米In-Stat/MDRは,米国におけるケーブル・テレビ(CATV)事業者に関する調査結果を発表した。米国のCATV事業者は,新しい双方向型デジタル・ケーブル・サービス提供に向けてインフラのアップグレードを行ってきたが,その長期的なプロジェクトがついに終盤に近づいてきたことが明らかになった。回答者は,ほとんどの帯域幅のアップグレードが完了しており,アップグレードしたシステムを通じて提供する新しいサービスに注力していると答えている。

 回答者のほぼ90%が既にデジタル・ビデオのプログラミング・サービスを提供しており,ほぼ同じ割合の事業者がケーブル・モデムによる高速データ・サービスを提供している。事業者は,地域の加入者から特に要望が高いビデオ・オン・デマンド(VOD)とHDTVサービスの配備を予定している。テレフォニ・サービス,インタラクティブなデジタル・ビデオ製品,高速データ通信をバンドルしたCATVの「トリプル・プレイ」も業績をあげ始めている。

 その他の主な結果は次の通り。

・VODは価値が高い新サービスの1つ。回答者の28%がVODサービスを配備しており,20%が2003年末までにサービス提供を計画している。

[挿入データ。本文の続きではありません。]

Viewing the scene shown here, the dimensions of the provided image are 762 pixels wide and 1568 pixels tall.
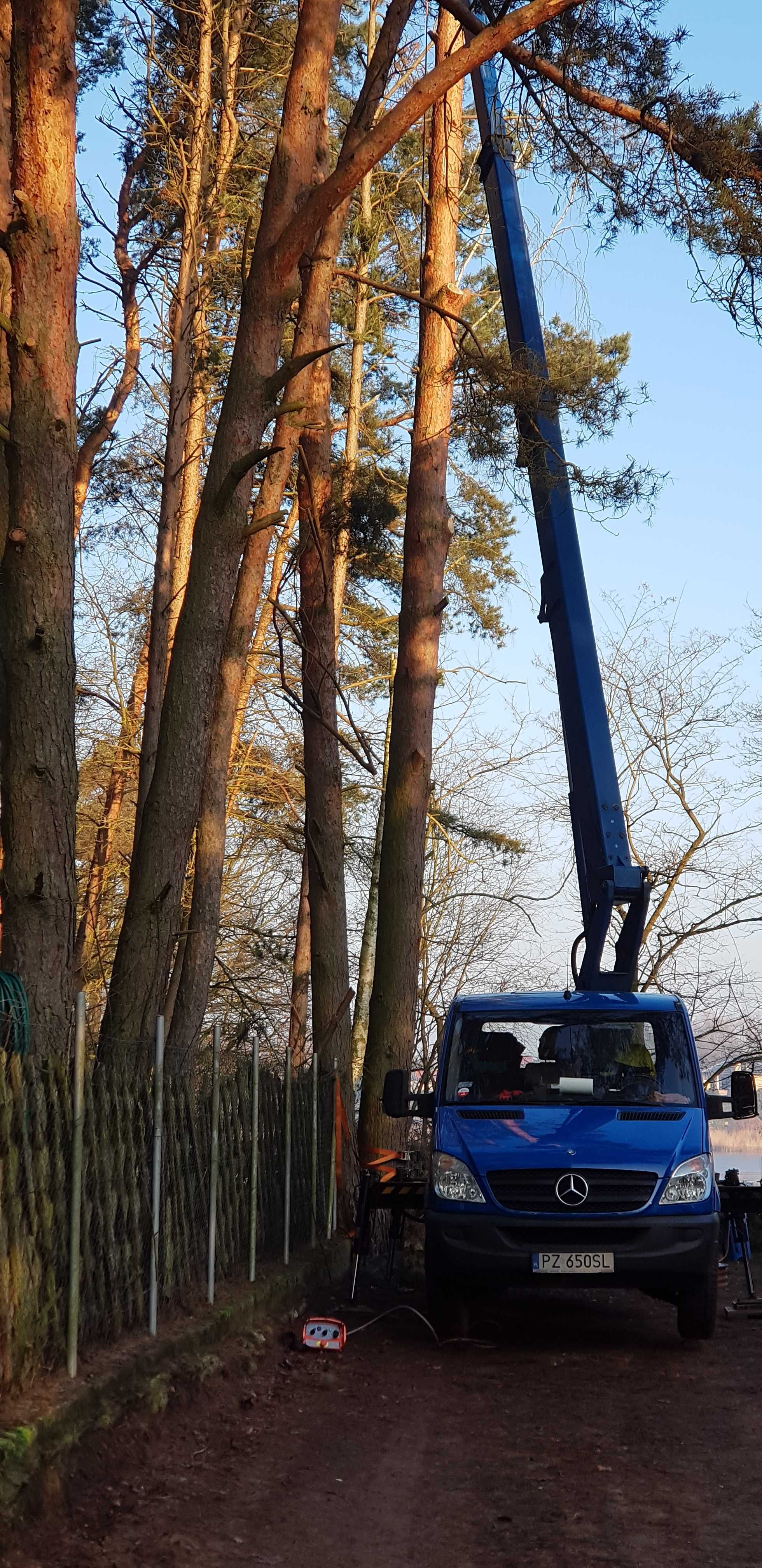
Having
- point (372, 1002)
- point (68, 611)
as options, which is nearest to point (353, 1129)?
point (372, 1002)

・回答者の58%のCATVシステムが750MHz以上の帯域幅を持つ。

・もっとも人気があるデジタル・サービスは,デジタル・ビデオと高速データ。調査対象となったケーブル・システムの86%は,現在デジタル・ビデオ・サービスを提供しており,78%がケーブル・モデム・サービスを提供している。

・投資家からの負債レベルの低下とインフラ・アップグレードの進展に対する圧力により,2003年における米国のCATV業界の資本的経費は,前年の133億ドルから117億ドルに低下すると予測される。